Stated task A: Summarize the passage on the Francis and Fu references in two sentences.

## begin Given passage

While Francis teaches arranging items in an order into a picking sequence based on item groupings associated with item categories (Francis ¶ [0360-0361] and [0365-0367]), Francis does not explicitly teach ranking or estimating the rank of said items in compared picking sequences or that the pick sequence is based on the ranking. This is taught by Fu (See Fu ¶ [0051-0052] – As each available case [item] is identified in progression (ranked and resolved into a sequence solution as further described) the matrix 999A, 999B is updated and reduced… where the flexible sequencer sequences case for picking … each available sequence solution of available cases of the generated sequence solution set (e.g., solution A, solution B, . . . , solution N) is ranked). It would have been obvious to one of ordinary skill in the art before the effective filing date of the claimed invention to include in the item pick sequence generation system of Francis the use of ranked item pick sequences from multiple pick sequence solution options as taught by Fu to formulate an optimal, yet flexible sequence solution (Fu ¶ [0027]), thereby increasing the accuracy and efficiency of the item pick sequence generation system of Francis.

## end Given passage
## begin Data rows

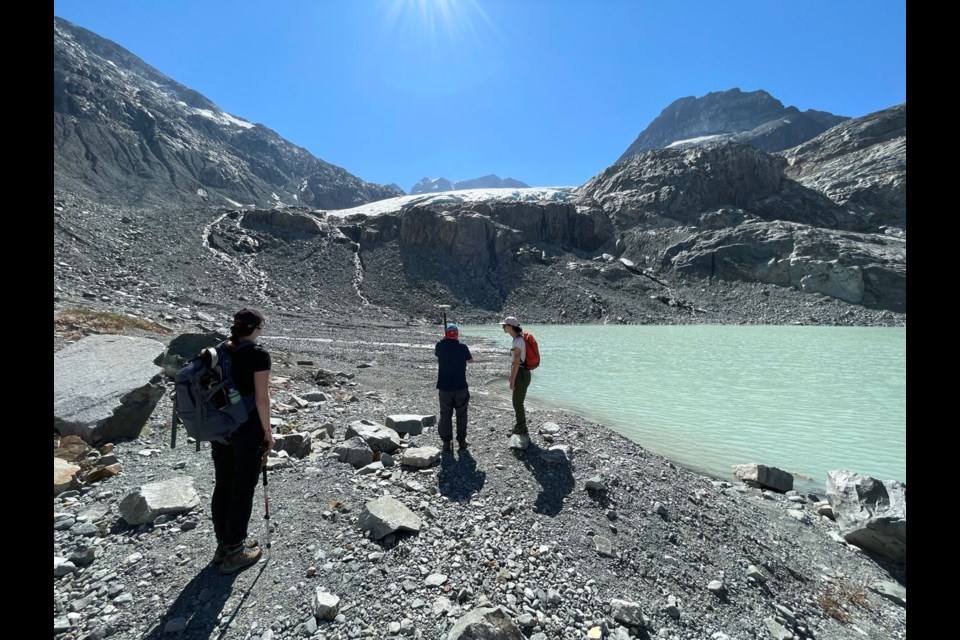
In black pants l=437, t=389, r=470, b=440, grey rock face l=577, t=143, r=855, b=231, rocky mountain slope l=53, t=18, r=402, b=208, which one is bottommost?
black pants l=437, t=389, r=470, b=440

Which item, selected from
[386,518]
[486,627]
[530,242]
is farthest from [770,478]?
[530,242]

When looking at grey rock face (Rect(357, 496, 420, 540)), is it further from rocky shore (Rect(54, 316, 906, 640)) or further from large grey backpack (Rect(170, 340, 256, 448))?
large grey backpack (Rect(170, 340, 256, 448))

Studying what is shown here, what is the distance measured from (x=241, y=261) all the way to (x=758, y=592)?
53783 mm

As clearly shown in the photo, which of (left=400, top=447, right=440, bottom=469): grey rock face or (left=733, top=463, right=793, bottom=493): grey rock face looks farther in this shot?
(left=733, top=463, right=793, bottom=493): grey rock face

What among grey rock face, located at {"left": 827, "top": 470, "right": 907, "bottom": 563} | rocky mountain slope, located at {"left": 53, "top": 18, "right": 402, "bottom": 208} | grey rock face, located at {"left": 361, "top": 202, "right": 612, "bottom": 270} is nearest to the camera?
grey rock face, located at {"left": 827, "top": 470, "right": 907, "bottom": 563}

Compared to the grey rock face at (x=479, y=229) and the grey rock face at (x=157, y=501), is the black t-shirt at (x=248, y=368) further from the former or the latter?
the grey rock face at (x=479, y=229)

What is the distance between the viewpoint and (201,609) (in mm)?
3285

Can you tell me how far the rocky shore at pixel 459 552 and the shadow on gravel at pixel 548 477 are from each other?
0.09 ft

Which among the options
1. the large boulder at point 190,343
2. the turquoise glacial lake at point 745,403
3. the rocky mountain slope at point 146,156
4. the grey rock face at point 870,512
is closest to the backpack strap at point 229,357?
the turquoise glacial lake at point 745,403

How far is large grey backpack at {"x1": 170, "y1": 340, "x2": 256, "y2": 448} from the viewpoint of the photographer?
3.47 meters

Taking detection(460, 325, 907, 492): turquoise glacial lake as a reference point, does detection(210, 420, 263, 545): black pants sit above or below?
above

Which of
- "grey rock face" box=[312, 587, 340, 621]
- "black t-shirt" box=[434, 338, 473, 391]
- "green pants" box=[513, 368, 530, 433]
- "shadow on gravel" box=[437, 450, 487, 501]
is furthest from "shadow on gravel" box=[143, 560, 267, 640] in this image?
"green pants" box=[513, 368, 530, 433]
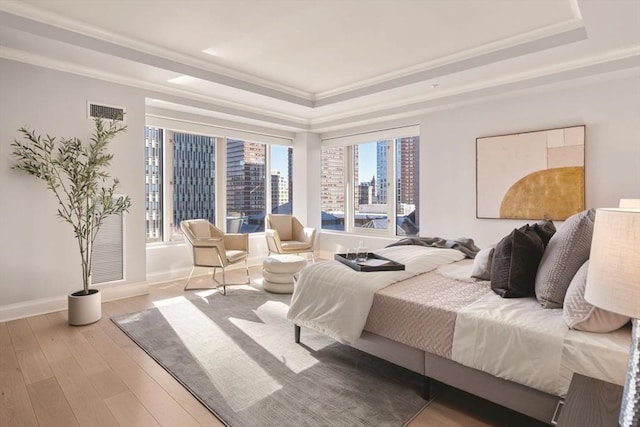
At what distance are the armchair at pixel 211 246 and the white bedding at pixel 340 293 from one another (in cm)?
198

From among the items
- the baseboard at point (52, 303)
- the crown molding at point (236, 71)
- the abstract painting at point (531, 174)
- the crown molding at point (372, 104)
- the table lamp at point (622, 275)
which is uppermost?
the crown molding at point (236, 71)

## end Data rows

Stated task B: In the listing lines from the one containing "At what distance" through the end of the listing, inclusive, replace "pixel" with "location". Give only those lines.

Written solution A: Francis teaches arranging items into a picking sequence based on item groupings tied to item categories but does not explicitly teach ranking items in compared picking sequences or basing the pick sequence on that ranking, which Fu teaches. It would have been obvious to one of ordinary skill in the art to add Fu's ranked item pick sequences to the Francis system to formulate an optimal yet flexible sequence solution, increasing that system's accuracy and efficiency.

Written solution B:
At what distance are the armchair at location 211 246 and the white bedding at location 340 293 from one another (in cm)?
198

From among the items
- the baseboard at point (52, 303)
- the crown molding at point (236, 71)
- the abstract painting at point (531, 174)
- the crown molding at point (372, 104)
- the table lamp at point (622, 275)
which is uppermost?
the crown molding at point (236, 71)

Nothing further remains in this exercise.